Wandel in der Terminologie Auch Kinder mit funktionellen Aussprachestörungen stellen keine homogene Gruppe dar, wie dies ursprünglich von Van Riper (1939) angenommen wurde. Sie unterscheiden sich in ihrer Symptomatik, dem Schwergrad, ihrer Ätiologie und der Reaktion auf Therapieansätze. In seinen ersten Veröffentlichungen in den Jahren 1939 bis 1963 ging Van Riper davon aus, dass Aussprachestörungen durch mangelnde Reifung der Artikulationsbewegungen eine motorisch bedingte Problematik darstellten. Erst Ende der 1960er Jahre begannen theoretische Phonologen, sich mit der kindlichen Ausspracheentwicklung zu befassen, und mit Beginn der klinischen Phonologie in den 1980er Jahren (Grunwell 1987) wurden Aussprachestörungen auch aus linguistischer, insbesondere aus psycholinguistischer Sicht betrachtet (Ingram 1989). Seit diesem Zeitpunkt wird davon ausgegangen, dass es sich bei Aussprachestörungen um vielfältige Störungsarten innerhalb des Sprachverarbeitungsprozesses handelt.
speech sound disorder Der Wandel über die Sicht der Ursachen und Störungsebenen im Sprachverarbeitungsprozess von Aussprachestörungen reflektiert sich auch in der Terminologie: Wurden zunächst Aussprachestörungen mit dem Begriff „Artikulationsstörung“ der „Dyslalie“ belegt, setzte sich nun der Begriff der „phonetisch-phonologischen Störungen“ durch.
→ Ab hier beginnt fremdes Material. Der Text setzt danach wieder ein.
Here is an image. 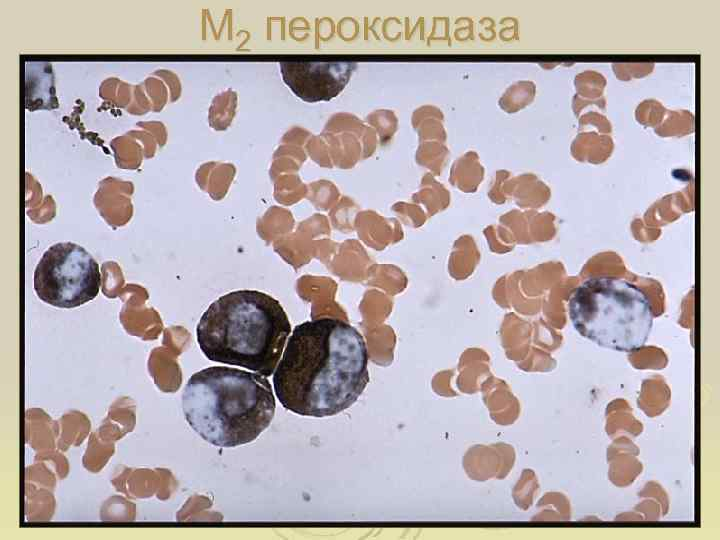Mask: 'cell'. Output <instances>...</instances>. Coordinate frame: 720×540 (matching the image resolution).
<instances>
[{
	"label": "cell",
	"mask_w": 720,
	"mask_h": 540,
	"mask_svg": "<svg viewBox=\"0 0 720 540\" xmlns=\"http://www.w3.org/2000/svg\"><path fill=\"white\" fill-rule=\"evenodd\" d=\"M137 125H138L140 128H143V129H145L146 131L150 132V133L154 136V138L156 139V141H157L160 145H164V144H165L166 138H167V134H166V129H165V126H164L163 123H161V122H156V121H153V122H139V123H137Z\"/></svg>",
	"instance_id": "obj_12"
},
{
	"label": "cell",
	"mask_w": 720,
	"mask_h": 540,
	"mask_svg": "<svg viewBox=\"0 0 720 540\" xmlns=\"http://www.w3.org/2000/svg\"><path fill=\"white\" fill-rule=\"evenodd\" d=\"M237 93L231 89L216 95L209 108V124L215 130L227 129L236 113Z\"/></svg>",
	"instance_id": "obj_7"
},
{
	"label": "cell",
	"mask_w": 720,
	"mask_h": 540,
	"mask_svg": "<svg viewBox=\"0 0 720 540\" xmlns=\"http://www.w3.org/2000/svg\"><path fill=\"white\" fill-rule=\"evenodd\" d=\"M368 358L363 336L346 321H305L288 338L273 374V390L285 409L300 416L337 415L365 390Z\"/></svg>",
	"instance_id": "obj_1"
},
{
	"label": "cell",
	"mask_w": 720,
	"mask_h": 540,
	"mask_svg": "<svg viewBox=\"0 0 720 540\" xmlns=\"http://www.w3.org/2000/svg\"><path fill=\"white\" fill-rule=\"evenodd\" d=\"M101 273L94 257L82 246L67 241L50 246L33 275L37 297L46 304L71 309L97 297Z\"/></svg>",
	"instance_id": "obj_5"
},
{
	"label": "cell",
	"mask_w": 720,
	"mask_h": 540,
	"mask_svg": "<svg viewBox=\"0 0 720 540\" xmlns=\"http://www.w3.org/2000/svg\"><path fill=\"white\" fill-rule=\"evenodd\" d=\"M291 332L278 300L257 290H236L212 302L202 314L196 337L210 361L272 376Z\"/></svg>",
	"instance_id": "obj_2"
},
{
	"label": "cell",
	"mask_w": 720,
	"mask_h": 540,
	"mask_svg": "<svg viewBox=\"0 0 720 540\" xmlns=\"http://www.w3.org/2000/svg\"><path fill=\"white\" fill-rule=\"evenodd\" d=\"M153 75L161 77L169 85L170 101H176L181 94V84L176 74L168 70H157Z\"/></svg>",
	"instance_id": "obj_11"
},
{
	"label": "cell",
	"mask_w": 720,
	"mask_h": 540,
	"mask_svg": "<svg viewBox=\"0 0 720 540\" xmlns=\"http://www.w3.org/2000/svg\"><path fill=\"white\" fill-rule=\"evenodd\" d=\"M189 426L218 447L254 441L272 422L276 401L267 377L227 366L194 373L182 394Z\"/></svg>",
	"instance_id": "obj_3"
},
{
	"label": "cell",
	"mask_w": 720,
	"mask_h": 540,
	"mask_svg": "<svg viewBox=\"0 0 720 540\" xmlns=\"http://www.w3.org/2000/svg\"><path fill=\"white\" fill-rule=\"evenodd\" d=\"M131 90L132 85L111 77L101 83L100 97L119 107H128L131 103Z\"/></svg>",
	"instance_id": "obj_8"
},
{
	"label": "cell",
	"mask_w": 720,
	"mask_h": 540,
	"mask_svg": "<svg viewBox=\"0 0 720 540\" xmlns=\"http://www.w3.org/2000/svg\"><path fill=\"white\" fill-rule=\"evenodd\" d=\"M142 84L150 100L152 111H161L168 100L166 86H164L162 81L154 77H148Z\"/></svg>",
	"instance_id": "obj_9"
},
{
	"label": "cell",
	"mask_w": 720,
	"mask_h": 540,
	"mask_svg": "<svg viewBox=\"0 0 720 540\" xmlns=\"http://www.w3.org/2000/svg\"><path fill=\"white\" fill-rule=\"evenodd\" d=\"M284 83L302 101L316 103L338 96L357 64L351 62H280Z\"/></svg>",
	"instance_id": "obj_6"
},
{
	"label": "cell",
	"mask_w": 720,
	"mask_h": 540,
	"mask_svg": "<svg viewBox=\"0 0 720 540\" xmlns=\"http://www.w3.org/2000/svg\"><path fill=\"white\" fill-rule=\"evenodd\" d=\"M134 101L127 107V112L134 115H142L152 111L150 100L148 99L143 84L133 86Z\"/></svg>",
	"instance_id": "obj_10"
},
{
	"label": "cell",
	"mask_w": 720,
	"mask_h": 540,
	"mask_svg": "<svg viewBox=\"0 0 720 540\" xmlns=\"http://www.w3.org/2000/svg\"><path fill=\"white\" fill-rule=\"evenodd\" d=\"M568 315L582 337L619 352L640 350L654 320L652 302L643 289L608 275L588 277L576 286L568 299Z\"/></svg>",
	"instance_id": "obj_4"
}]
</instances>
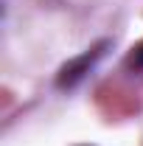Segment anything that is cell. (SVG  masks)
Returning <instances> with one entry per match:
<instances>
[{"label": "cell", "instance_id": "1", "mask_svg": "<svg viewBox=\"0 0 143 146\" xmlns=\"http://www.w3.org/2000/svg\"><path fill=\"white\" fill-rule=\"evenodd\" d=\"M107 48H109V39H101V42L90 45L87 51H81L79 56L68 59V62L59 68V73H56V87H62V90H73V87H76V84H79L95 65H98V59L107 54Z\"/></svg>", "mask_w": 143, "mask_h": 146}, {"label": "cell", "instance_id": "2", "mask_svg": "<svg viewBox=\"0 0 143 146\" xmlns=\"http://www.w3.org/2000/svg\"><path fill=\"white\" fill-rule=\"evenodd\" d=\"M126 68L132 73H143V42L138 48H132V54L126 56Z\"/></svg>", "mask_w": 143, "mask_h": 146}]
</instances>
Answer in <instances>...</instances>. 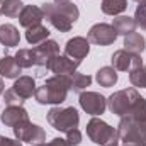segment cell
Listing matches in <instances>:
<instances>
[{"label":"cell","mask_w":146,"mask_h":146,"mask_svg":"<svg viewBox=\"0 0 146 146\" xmlns=\"http://www.w3.org/2000/svg\"><path fill=\"white\" fill-rule=\"evenodd\" d=\"M44 17L61 33H68L78 19V9L70 0H54L53 3L42 5Z\"/></svg>","instance_id":"obj_1"},{"label":"cell","mask_w":146,"mask_h":146,"mask_svg":"<svg viewBox=\"0 0 146 146\" xmlns=\"http://www.w3.org/2000/svg\"><path fill=\"white\" fill-rule=\"evenodd\" d=\"M70 90V82L66 75H56L48 78L42 87L36 88V100L39 104H61L66 100Z\"/></svg>","instance_id":"obj_2"},{"label":"cell","mask_w":146,"mask_h":146,"mask_svg":"<svg viewBox=\"0 0 146 146\" xmlns=\"http://www.w3.org/2000/svg\"><path fill=\"white\" fill-rule=\"evenodd\" d=\"M87 134L88 138L100 146H115L119 141V134L114 127H110L107 122H104L102 119L94 117L88 124H87Z\"/></svg>","instance_id":"obj_3"},{"label":"cell","mask_w":146,"mask_h":146,"mask_svg":"<svg viewBox=\"0 0 146 146\" xmlns=\"http://www.w3.org/2000/svg\"><path fill=\"white\" fill-rule=\"evenodd\" d=\"M78 112L73 107H53L48 112V122L56 129L68 133L70 129H75L78 126Z\"/></svg>","instance_id":"obj_4"},{"label":"cell","mask_w":146,"mask_h":146,"mask_svg":"<svg viewBox=\"0 0 146 146\" xmlns=\"http://www.w3.org/2000/svg\"><path fill=\"white\" fill-rule=\"evenodd\" d=\"M138 99H139V94L134 88H124V90H119V92L112 94L107 102H109L110 112L122 117L124 114L129 112V109L136 104Z\"/></svg>","instance_id":"obj_5"},{"label":"cell","mask_w":146,"mask_h":146,"mask_svg":"<svg viewBox=\"0 0 146 146\" xmlns=\"http://www.w3.org/2000/svg\"><path fill=\"white\" fill-rule=\"evenodd\" d=\"M12 129H14V134L19 141H26V143H31V145H41L46 139V133L39 126L33 124L29 119L19 122Z\"/></svg>","instance_id":"obj_6"},{"label":"cell","mask_w":146,"mask_h":146,"mask_svg":"<svg viewBox=\"0 0 146 146\" xmlns=\"http://www.w3.org/2000/svg\"><path fill=\"white\" fill-rule=\"evenodd\" d=\"M143 66L141 56L139 54H133L127 53L126 49H119L112 54V68L114 70H121V72H133L136 68Z\"/></svg>","instance_id":"obj_7"},{"label":"cell","mask_w":146,"mask_h":146,"mask_svg":"<svg viewBox=\"0 0 146 146\" xmlns=\"http://www.w3.org/2000/svg\"><path fill=\"white\" fill-rule=\"evenodd\" d=\"M80 106L87 114L100 115L104 114V110L107 107V100L97 92H83L80 95Z\"/></svg>","instance_id":"obj_8"},{"label":"cell","mask_w":146,"mask_h":146,"mask_svg":"<svg viewBox=\"0 0 146 146\" xmlns=\"http://www.w3.org/2000/svg\"><path fill=\"white\" fill-rule=\"evenodd\" d=\"M117 33L110 24H95L88 31V41L99 46H109L115 41Z\"/></svg>","instance_id":"obj_9"},{"label":"cell","mask_w":146,"mask_h":146,"mask_svg":"<svg viewBox=\"0 0 146 146\" xmlns=\"http://www.w3.org/2000/svg\"><path fill=\"white\" fill-rule=\"evenodd\" d=\"M34 51V58H36V65L39 66H46L48 70V65L53 61V58H56L60 54V46L54 42V41H44L41 42L37 48L33 49Z\"/></svg>","instance_id":"obj_10"},{"label":"cell","mask_w":146,"mask_h":146,"mask_svg":"<svg viewBox=\"0 0 146 146\" xmlns=\"http://www.w3.org/2000/svg\"><path fill=\"white\" fill-rule=\"evenodd\" d=\"M88 51H90V41L85 37H73L65 46V54L78 63H82V60L88 54Z\"/></svg>","instance_id":"obj_11"},{"label":"cell","mask_w":146,"mask_h":146,"mask_svg":"<svg viewBox=\"0 0 146 146\" xmlns=\"http://www.w3.org/2000/svg\"><path fill=\"white\" fill-rule=\"evenodd\" d=\"M80 63L78 61H73L72 58H68L66 54H58L56 58H53V61L48 65V70H51L56 75H70L76 70Z\"/></svg>","instance_id":"obj_12"},{"label":"cell","mask_w":146,"mask_h":146,"mask_svg":"<svg viewBox=\"0 0 146 146\" xmlns=\"http://www.w3.org/2000/svg\"><path fill=\"white\" fill-rule=\"evenodd\" d=\"M27 119H29V115H27L26 110L22 109V106H7V109L3 110L2 115H0V121L5 126H9V127H14L19 122L27 121Z\"/></svg>","instance_id":"obj_13"},{"label":"cell","mask_w":146,"mask_h":146,"mask_svg":"<svg viewBox=\"0 0 146 146\" xmlns=\"http://www.w3.org/2000/svg\"><path fill=\"white\" fill-rule=\"evenodd\" d=\"M19 19H21L19 21L21 26L26 27V29H29L33 26H39L41 24V21L44 19V14H42V10L39 7H36V5H26L22 9V12H21Z\"/></svg>","instance_id":"obj_14"},{"label":"cell","mask_w":146,"mask_h":146,"mask_svg":"<svg viewBox=\"0 0 146 146\" xmlns=\"http://www.w3.org/2000/svg\"><path fill=\"white\" fill-rule=\"evenodd\" d=\"M12 90L22 100H26L33 97V94H36V83L31 76H19V80H15V83L12 85Z\"/></svg>","instance_id":"obj_15"},{"label":"cell","mask_w":146,"mask_h":146,"mask_svg":"<svg viewBox=\"0 0 146 146\" xmlns=\"http://www.w3.org/2000/svg\"><path fill=\"white\" fill-rule=\"evenodd\" d=\"M21 41V34L17 31L15 26L12 24H2L0 26V42L7 48H12V46H17Z\"/></svg>","instance_id":"obj_16"},{"label":"cell","mask_w":146,"mask_h":146,"mask_svg":"<svg viewBox=\"0 0 146 146\" xmlns=\"http://www.w3.org/2000/svg\"><path fill=\"white\" fill-rule=\"evenodd\" d=\"M21 66L19 63L15 61V58L12 56H3L0 60V76H5V78H17L21 75Z\"/></svg>","instance_id":"obj_17"},{"label":"cell","mask_w":146,"mask_h":146,"mask_svg":"<svg viewBox=\"0 0 146 146\" xmlns=\"http://www.w3.org/2000/svg\"><path fill=\"white\" fill-rule=\"evenodd\" d=\"M145 44H146L145 37L141 34H138V33H131L124 39V49L127 53H133V54H141L145 51Z\"/></svg>","instance_id":"obj_18"},{"label":"cell","mask_w":146,"mask_h":146,"mask_svg":"<svg viewBox=\"0 0 146 146\" xmlns=\"http://www.w3.org/2000/svg\"><path fill=\"white\" fill-rule=\"evenodd\" d=\"M112 27L115 29V33H117V34L127 36V34L134 33V29H136V22H134V19H133V17H126V15H122V17L114 19Z\"/></svg>","instance_id":"obj_19"},{"label":"cell","mask_w":146,"mask_h":146,"mask_svg":"<svg viewBox=\"0 0 146 146\" xmlns=\"http://www.w3.org/2000/svg\"><path fill=\"white\" fill-rule=\"evenodd\" d=\"M48 37H49V31L41 24L29 27L27 33H26V39H27L29 44H41V42L48 41Z\"/></svg>","instance_id":"obj_20"},{"label":"cell","mask_w":146,"mask_h":146,"mask_svg":"<svg viewBox=\"0 0 146 146\" xmlns=\"http://www.w3.org/2000/svg\"><path fill=\"white\" fill-rule=\"evenodd\" d=\"M66 76H68L70 88H72L73 92H82L83 88H87V87L92 83V78H90L88 75H82V73L73 72V73H70V75H66Z\"/></svg>","instance_id":"obj_21"},{"label":"cell","mask_w":146,"mask_h":146,"mask_svg":"<svg viewBox=\"0 0 146 146\" xmlns=\"http://www.w3.org/2000/svg\"><path fill=\"white\" fill-rule=\"evenodd\" d=\"M95 78L102 87H114V83L117 82V72L112 66H104L97 72Z\"/></svg>","instance_id":"obj_22"},{"label":"cell","mask_w":146,"mask_h":146,"mask_svg":"<svg viewBox=\"0 0 146 146\" xmlns=\"http://www.w3.org/2000/svg\"><path fill=\"white\" fill-rule=\"evenodd\" d=\"M127 9L126 0H104L102 2V12L107 15H117Z\"/></svg>","instance_id":"obj_23"},{"label":"cell","mask_w":146,"mask_h":146,"mask_svg":"<svg viewBox=\"0 0 146 146\" xmlns=\"http://www.w3.org/2000/svg\"><path fill=\"white\" fill-rule=\"evenodd\" d=\"M24 5L21 0H2V14L7 17H19Z\"/></svg>","instance_id":"obj_24"},{"label":"cell","mask_w":146,"mask_h":146,"mask_svg":"<svg viewBox=\"0 0 146 146\" xmlns=\"http://www.w3.org/2000/svg\"><path fill=\"white\" fill-rule=\"evenodd\" d=\"M15 61L19 63L21 68H29V66L36 65L34 51L33 49H19L17 54H15Z\"/></svg>","instance_id":"obj_25"},{"label":"cell","mask_w":146,"mask_h":146,"mask_svg":"<svg viewBox=\"0 0 146 146\" xmlns=\"http://www.w3.org/2000/svg\"><path fill=\"white\" fill-rule=\"evenodd\" d=\"M129 78H131V83H133L134 87H141V88H145V70H143V66L133 70L131 75H129Z\"/></svg>","instance_id":"obj_26"},{"label":"cell","mask_w":146,"mask_h":146,"mask_svg":"<svg viewBox=\"0 0 146 146\" xmlns=\"http://www.w3.org/2000/svg\"><path fill=\"white\" fill-rule=\"evenodd\" d=\"M134 22L136 26H139L141 29L146 31V3H139L134 14Z\"/></svg>","instance_id":"obj_27"},{"label":"cell","mask_w":146,"mask_h":146,"mask_svg":"<svg viewBox=\"0 0 146 146\" xmlns=\"http://www.w3.org/2000/svg\"><path fill=\"white\" fill-rule=\"evenodd\" d=\"M3 99H5V104L7 106H22V102H24L12 88H9L7 92H3Z\"/></svg>","instance_id":"obj_28"},{"label":"cell","mask_w":146,"mask_h":146,"mask_svg":"<svg viewBox=\"0 0 146 146\" xmlns=\"http://www.w3.org/2000/svg\"><path fill=\"white\" fill-rule=\"evenodd\" d=\"M66 141L70 143V146H76L80 145V141H82V134H80V131L75 127V129H70L68 133H66Z\"/></svg>","instance_id":"obj_29"},{"label":"cell","mask_w":146,"mask_h":146,"mask_svg":"<svg viewBox=\"0 0 146 146\" xmlns=\"http://www.w3.org/2000/svg\"><path fill=\"white\" fill-rule=\"evenodd\" d=\"M0 146H21V143L15 139H9V138L0 136Z\"/></svg>","instance_id":"obj_30"},{"label":"cell","mask_w":146,"mask_h":146,"mask_svg":"<svg viewBox=\"0 0 146 146\" xmlns=\"http://www.w3.org/2000/svg\"><path fill=\"white\" fill-rule=\"evenodd\" d=\"M48 146H70V143L66 139H61V138H54L51 143H48Z\"/></svg>","instance_id":"obj_31"},{"label":"cell","mask_w":146,"mask_h":146,"mask_svg":"<svg viewBox=\"0 0 146 146\" xmlns=\"http://www.w3.org/2000/svg\"><path fill=\"white\" fill-rule=\"evenodd\" d=\"M0 94H3V80L0 78Z\"/></svg>","instance_id":"obj_32"},{"label":"cell","mask_w":146,"mask_h":146,"mask_svg":"<svg viewBox=\"0 0 146 146\" xmlns=\"http://www.w3.org/2000/svg\"><path fill=\"white\" fill-rule=\"evenodd\" d=\"M143 70H145V88H146V66H143Z\"/></svg>","instance_id":"obj_33"},{"label":"cell","mask_w":146,"mask_h":146,"mask_svg":"<svg viewBox=\"0 0 146 146\" xmlns=\"http://www.w3.org/2000/svg\"><path fill=\"white\" fill-rule=\"evenodd\" d=\"M134 2H138V3H146V0H134Z\"/></svg>","instance_id":"obj_34"},{"label":"cell","mask_w":146,"mask_h":146,"mask_svg":"<svg viewBox=\"0 0 146 146\" xmlns=\"http://www.w3.org/2000/svg\"><path fill=\"white\" fill-rule=\"evenodd\" d=\"M0 14H2V0H0Z\"/></svg>","instance_id":"obj_35"},{"label":"cell","mask_w":146,"mask_h":146,"mask_svg":"<svg viewBox=\"0 0 146 146\" xmlns=\"http://www.w3.org/2000/svg\"><path fill=\"white\" fill-rule=\"evenodd\" d=\"M36 146H48V145H44V143H41V145H36Z\"/></svg>","instance_id":"obj_36"},{"label":"cell","mask_w":146,"mask_h":146,"mask_svg":"<svg viewBox=\"0 0 146 146\" xmlns=\"http://www.w3.org/2000/svg\"><path fill=\"white\" fill-rule=\"evenodd\" d=\"M115 146H117V145H115Z\"/></svg>","instance_id":"obj_37"}]
</instances>
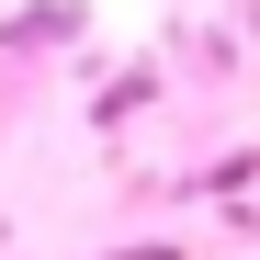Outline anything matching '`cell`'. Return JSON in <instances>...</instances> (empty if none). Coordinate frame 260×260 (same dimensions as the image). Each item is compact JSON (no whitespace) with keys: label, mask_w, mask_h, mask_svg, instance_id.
<instances>
[{"label":"cell","mask_w":260,"mask_h":260,"mask_svg":"<svg viewBox=\"0 0 260 260\" xmlns=\"http://www.w3.org/2000/svg\"><path fill=\"white\" fill-rule=\"evenodd\" d=\"M113 260H181V249H170V238H136V249H113Z\"/></svg>","instance_id":"1"}]
</instances>
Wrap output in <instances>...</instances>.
All diese Begriffe wurden und werden in der Literatur vielfältig definiert, so dass bis heute nicht von einer einheitlichen Terminologie ausgegangen werden kann. Im Jahr 2017 kann festgestellt werden, dass sich der Begriff „speech sound disorder“ als Oberbegriff in der internationalen Literatur durchgesetzt hat.
speech sound disorder Im Deutschen wird der Begriff „speech sound disorder“ mit dem Begriff „Aussprachestörung“ als Oberbegriff für die verschiedenen Arten der Ausspracheproblematiken übersetzt. Da ein Oberbegriff Unterkategorien erfordert, ist es notwendig, sich mit Ausdifferenzierungen und damit mit veröffentlichten Klassifikationssystemen für Aussprachestörungen zu befassen. In der Literatur finden sich linguistisch-deskriptive, ätiologische, quantitative und psycholinguistische Klassifikationsansätze (Waring / Knight 2013). Daneben stehen Autoren, die davon ausgehen, dass die Klassifikation von kindlichen Aussprachestörungen nicht sinnvoll sind (Stackhouse / Wells 1997).
linguistisch-deskriptive Beschreibungen Die älteste Form der Klassifikation stellen linguistisch-deskriptive Beschreibungen dar. Sie beschreiben die Symptomatik einer Aussprachstörung entweder mithilfe einer Benennung der betroffenen Laute (veraltet: z. B. Sigmatismus, Kappazismus, Rhotazismus) oder von phonologischen Prozessen (z. B. Vorverlagerung der Velare, Plosivierung der Frikative). Ihr Ziel ist es nicht, Aussprachestörungen zu klassifizieren. Sie bieten daher weder Aussagen über mögliche Störungsebenen oder Ursachen, noch lassen sich daraus therapeutische Schritte ableiten.